I've been tasked with setting up a wiki for our developers to share project information (Server IPs, Interface Documentation, Architecture Diagrams, etc). My manager has suggested Deki and I've also heard of MediaWiki and Twiki. One project here uses Trac but we don't need it's SVN capabilities and we'd like to have a WYSIWYG editor if possible. We also want to host this wiki locally.
I couldn't find many web resources comparing the various wiki platforms and previous stack overflow questions haven't really addressed the question directly.
What's the best wiki platform? What have used in the past that's been good / terrible?
Requirements:
- WYSIWYG
- Clean interface
- Easy to use
- Attach Files to pages
- User Management Hierarchy (Users / Groups)
- Open source
- Hosted Locally
If not duplicate, pretty similar: Coding Standard Wiki
Update:
We've decided to go with Deki. Great interface, WYSIWYG, User Hierarchy and installing from the VM image was a snap. I upvoted the Deki post but I'm going to give best answer to the wikimatrix answer as that was the best suggestion for helping me compare the various wikis platforms. Thanks!
Try comparing them in Wiki Matrix
I don't know if it has all the features you want...(but I suspect it might)
ScrewTurn Wiki
nevermind...it doesn't have WYSIWYG editing...
I'm not sure about the "User Management Hierarchy (Users / Groups)" but MoinMoin covers all the other bases.
Since Wikis are generally flat (i.e. everyone can do everything), I'm not sure separating users into more than two hierarchies (admins and normal users) makes that much sense. Of course, people who have never user a Wiki before are usually driven by fear and doubt and they will believe that they must protect the wiki against vandals.
The counter-argument is that you can't delete anything in a wiki and that Wikipedia has survived years in the Internet with little protection. Since "revert" is just one click away and it's cheap, I think energy is better invested into other features of a wiki engine.
A little note from personal experience: The WYSIWYG editors are still in their infancy. I find that I'm much faster when using the raw edit mode. The feature makes it more simple to sell it to upper management, though (= people who think "Word" == "Operating System").
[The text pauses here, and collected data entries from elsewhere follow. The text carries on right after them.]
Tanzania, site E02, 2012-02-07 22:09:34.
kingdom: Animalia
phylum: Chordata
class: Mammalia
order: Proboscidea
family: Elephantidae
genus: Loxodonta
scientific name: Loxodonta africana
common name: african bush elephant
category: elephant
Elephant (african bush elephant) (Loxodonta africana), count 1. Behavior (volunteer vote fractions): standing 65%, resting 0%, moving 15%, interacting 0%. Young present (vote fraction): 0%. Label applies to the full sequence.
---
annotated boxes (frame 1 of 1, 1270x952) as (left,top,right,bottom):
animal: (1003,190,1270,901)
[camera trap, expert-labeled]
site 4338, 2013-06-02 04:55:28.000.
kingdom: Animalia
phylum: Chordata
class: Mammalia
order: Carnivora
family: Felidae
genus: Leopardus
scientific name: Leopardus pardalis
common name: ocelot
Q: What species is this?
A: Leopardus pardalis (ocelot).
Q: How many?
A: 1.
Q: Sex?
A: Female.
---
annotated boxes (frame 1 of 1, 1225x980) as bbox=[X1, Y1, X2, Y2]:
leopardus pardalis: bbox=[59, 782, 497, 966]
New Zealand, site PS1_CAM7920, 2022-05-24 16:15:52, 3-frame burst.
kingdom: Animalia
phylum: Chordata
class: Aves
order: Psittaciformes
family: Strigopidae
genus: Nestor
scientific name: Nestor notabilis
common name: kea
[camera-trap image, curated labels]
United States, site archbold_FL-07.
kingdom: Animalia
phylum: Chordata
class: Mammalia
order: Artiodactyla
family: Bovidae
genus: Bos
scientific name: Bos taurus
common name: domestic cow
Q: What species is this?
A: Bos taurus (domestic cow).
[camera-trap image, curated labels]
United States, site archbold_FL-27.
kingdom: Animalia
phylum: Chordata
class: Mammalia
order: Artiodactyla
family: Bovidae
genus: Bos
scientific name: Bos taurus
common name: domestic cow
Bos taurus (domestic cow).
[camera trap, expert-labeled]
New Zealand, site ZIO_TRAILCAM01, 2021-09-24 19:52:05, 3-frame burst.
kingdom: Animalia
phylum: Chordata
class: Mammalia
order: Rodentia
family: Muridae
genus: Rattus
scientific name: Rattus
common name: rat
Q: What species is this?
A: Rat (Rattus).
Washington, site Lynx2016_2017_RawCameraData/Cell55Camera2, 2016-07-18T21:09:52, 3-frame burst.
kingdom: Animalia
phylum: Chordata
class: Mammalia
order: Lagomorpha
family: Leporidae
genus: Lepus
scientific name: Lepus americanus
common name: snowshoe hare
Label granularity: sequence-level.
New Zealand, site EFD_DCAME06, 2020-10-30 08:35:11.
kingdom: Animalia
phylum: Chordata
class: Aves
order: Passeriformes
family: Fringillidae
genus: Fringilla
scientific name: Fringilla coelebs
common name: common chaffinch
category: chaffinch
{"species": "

Although I mostly use MediaWiki, it doesn't have WYSIWYG and it's not good for restricting reading. If you want to restrict editing (as per your "User Management Hierarchy (Users / Groups)") then it's quite doable, but for restricting reading there's basically on guarantee that you can do it in a water-tight manner. It's just not built for that.
Maybe you should look at TWiki. It has a WYSIWYG editor and you can also write directly in HTML. This is beneficial because you're not storing the pagers in an intermediary layer of wiki markup.
I believe it has very powerful access control from the ground-up too. For users it is quite nice. I think it is tricky to install, but you didn't list easy installation as one of your requirements. ;) Once you get past that it should be fine. It also has a strong community, although keep an eye out for differently named forks thanks to a recent, uh, disturbance.